ECLI:NL:RBDHA:2025:4140

Rechtbank Den Haag

Datum uitspraak
11 februari 2025
Publicatiedatum
18 maart 2025
Zaaknummer
NL25.442
Instantie
Rechtbank Den Haag
Type
Uitspraak
Procedures
  • Voorlopige voorziening
Rechters
Vindplaatsen
  • Rechtspraak.nl
AI samenvatting door LexboostAutomatisch gegenereerd

Afwijzing verzoek voorlopige voorziening asielaanvraag op grond van Dublinverordening

In deze zaak heeft de voorzieningenrechter van de Rechtbank Den Haag op 11 februari 2025 uitspraak gedaan in het kader van een verzoek om een voorlopige voorziening. De verzoeker, vertegenwoordigd door mr. E. Ceylan, had een aanvraag ingediend voor een verblijfsvergunning asiel voor bepaalde tijd. De Minister van Asiel en Migratie, vertegenwoordigd door mr. E. de Bonth, had echter besloten om deze aanvraag niet in behandeling te nemen, met als argument dat Duitsland verantwoordelijk was voor de behandeling van de asielaanvraag op basis van de Dublinverordening.

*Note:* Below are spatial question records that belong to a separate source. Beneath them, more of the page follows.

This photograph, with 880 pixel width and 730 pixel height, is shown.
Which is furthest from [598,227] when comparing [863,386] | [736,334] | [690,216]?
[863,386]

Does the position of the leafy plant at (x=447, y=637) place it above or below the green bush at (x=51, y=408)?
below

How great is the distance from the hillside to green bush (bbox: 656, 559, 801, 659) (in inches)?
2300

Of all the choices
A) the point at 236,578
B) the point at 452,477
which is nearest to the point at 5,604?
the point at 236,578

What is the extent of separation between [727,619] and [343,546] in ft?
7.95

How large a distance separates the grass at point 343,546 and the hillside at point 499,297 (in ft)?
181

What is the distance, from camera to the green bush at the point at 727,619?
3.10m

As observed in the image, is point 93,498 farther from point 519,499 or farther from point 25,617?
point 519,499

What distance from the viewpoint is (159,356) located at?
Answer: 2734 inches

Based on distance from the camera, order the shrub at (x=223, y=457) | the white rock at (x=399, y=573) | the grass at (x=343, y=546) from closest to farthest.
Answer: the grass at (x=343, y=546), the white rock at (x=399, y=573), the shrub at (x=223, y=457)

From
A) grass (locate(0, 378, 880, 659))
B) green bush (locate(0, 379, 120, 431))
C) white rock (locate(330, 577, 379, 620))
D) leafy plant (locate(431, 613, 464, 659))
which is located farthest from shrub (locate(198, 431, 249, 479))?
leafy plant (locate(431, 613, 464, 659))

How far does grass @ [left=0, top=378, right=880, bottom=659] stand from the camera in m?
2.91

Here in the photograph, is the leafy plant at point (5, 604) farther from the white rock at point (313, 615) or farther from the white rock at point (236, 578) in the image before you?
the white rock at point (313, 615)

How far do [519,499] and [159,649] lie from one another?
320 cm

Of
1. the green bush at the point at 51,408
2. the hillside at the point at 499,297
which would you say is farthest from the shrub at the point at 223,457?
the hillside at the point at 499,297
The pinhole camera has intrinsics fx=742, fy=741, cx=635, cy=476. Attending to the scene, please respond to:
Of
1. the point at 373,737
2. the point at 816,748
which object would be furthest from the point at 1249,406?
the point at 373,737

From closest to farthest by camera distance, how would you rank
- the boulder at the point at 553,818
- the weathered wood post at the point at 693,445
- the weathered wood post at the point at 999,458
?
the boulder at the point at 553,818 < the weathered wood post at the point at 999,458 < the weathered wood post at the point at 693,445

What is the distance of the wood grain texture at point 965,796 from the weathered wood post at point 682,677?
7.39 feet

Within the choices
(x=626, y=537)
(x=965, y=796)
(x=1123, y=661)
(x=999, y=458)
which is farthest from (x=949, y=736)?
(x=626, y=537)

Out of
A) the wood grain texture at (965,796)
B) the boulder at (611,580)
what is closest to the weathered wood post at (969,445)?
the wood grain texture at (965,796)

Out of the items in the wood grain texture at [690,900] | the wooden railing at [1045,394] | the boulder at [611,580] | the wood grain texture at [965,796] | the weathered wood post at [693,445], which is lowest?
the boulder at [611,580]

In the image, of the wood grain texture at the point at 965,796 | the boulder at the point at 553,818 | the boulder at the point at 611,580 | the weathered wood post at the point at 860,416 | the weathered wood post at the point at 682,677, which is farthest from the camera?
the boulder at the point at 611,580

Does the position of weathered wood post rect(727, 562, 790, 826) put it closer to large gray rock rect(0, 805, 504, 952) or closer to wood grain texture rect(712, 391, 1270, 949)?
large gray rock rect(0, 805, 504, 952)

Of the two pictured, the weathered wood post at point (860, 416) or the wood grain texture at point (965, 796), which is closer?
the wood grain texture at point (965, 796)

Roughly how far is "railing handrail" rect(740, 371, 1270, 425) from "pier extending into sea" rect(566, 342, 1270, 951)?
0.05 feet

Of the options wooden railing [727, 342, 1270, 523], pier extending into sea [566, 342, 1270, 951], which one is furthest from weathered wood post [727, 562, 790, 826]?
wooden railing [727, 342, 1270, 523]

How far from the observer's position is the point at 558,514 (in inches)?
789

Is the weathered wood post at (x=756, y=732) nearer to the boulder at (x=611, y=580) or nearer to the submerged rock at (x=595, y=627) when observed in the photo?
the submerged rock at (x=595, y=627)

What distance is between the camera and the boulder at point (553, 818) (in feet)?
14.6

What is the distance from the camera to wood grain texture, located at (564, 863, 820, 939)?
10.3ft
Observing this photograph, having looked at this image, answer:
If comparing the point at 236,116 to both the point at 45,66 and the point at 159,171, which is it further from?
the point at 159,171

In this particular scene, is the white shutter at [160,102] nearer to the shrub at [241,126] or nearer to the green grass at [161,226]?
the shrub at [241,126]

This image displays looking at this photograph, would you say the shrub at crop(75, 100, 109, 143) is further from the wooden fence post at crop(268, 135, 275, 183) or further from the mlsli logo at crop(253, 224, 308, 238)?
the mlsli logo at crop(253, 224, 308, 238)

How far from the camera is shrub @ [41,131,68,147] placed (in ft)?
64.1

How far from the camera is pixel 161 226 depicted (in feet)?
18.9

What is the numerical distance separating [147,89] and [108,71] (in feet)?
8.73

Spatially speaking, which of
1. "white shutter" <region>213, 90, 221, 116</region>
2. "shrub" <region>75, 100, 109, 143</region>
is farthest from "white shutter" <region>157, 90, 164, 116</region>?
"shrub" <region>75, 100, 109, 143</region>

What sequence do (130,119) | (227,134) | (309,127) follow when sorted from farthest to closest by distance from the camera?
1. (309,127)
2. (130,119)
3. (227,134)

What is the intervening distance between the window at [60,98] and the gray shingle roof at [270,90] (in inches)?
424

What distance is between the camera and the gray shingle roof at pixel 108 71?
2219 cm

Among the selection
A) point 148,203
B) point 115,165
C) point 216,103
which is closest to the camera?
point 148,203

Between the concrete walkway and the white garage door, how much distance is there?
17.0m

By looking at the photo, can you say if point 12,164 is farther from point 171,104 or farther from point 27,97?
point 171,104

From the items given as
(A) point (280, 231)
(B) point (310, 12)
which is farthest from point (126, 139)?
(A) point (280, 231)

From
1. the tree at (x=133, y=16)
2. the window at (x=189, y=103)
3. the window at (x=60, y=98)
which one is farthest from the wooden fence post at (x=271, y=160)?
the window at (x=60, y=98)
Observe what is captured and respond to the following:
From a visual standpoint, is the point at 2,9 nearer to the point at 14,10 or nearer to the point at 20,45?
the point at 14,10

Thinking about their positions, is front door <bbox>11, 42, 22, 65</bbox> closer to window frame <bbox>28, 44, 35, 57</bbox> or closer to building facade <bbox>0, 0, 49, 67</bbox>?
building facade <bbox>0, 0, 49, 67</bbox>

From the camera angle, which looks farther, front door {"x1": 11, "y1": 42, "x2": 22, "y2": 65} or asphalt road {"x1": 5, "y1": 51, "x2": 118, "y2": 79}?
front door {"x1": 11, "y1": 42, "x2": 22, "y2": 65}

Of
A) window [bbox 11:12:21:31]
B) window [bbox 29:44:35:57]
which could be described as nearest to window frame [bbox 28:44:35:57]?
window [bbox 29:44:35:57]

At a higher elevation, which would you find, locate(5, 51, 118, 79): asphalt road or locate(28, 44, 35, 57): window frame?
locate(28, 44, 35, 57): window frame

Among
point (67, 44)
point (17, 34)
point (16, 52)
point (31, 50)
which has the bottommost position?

De verzoeker heeft hiertegen beroep ingesteld en verzocht om een voorlopige voorziening. De zitting vond plaats op 21 januari 2025, waarbij de verzoeker, zijn gemachtigde, een tolk en de gemachtigde van de minister aanwezig waren. Na de zitting heeft de rechtbank het onderzoek geschorst om de minister de gelegenheid te geven te verifiëren of de verzoeker in de nationale procedure was opgenomen. Na verdere reacties van beide partijen heeft de rechtbank het onderzoek gesloten en uitspraak gedaan zonder een nadere zitting.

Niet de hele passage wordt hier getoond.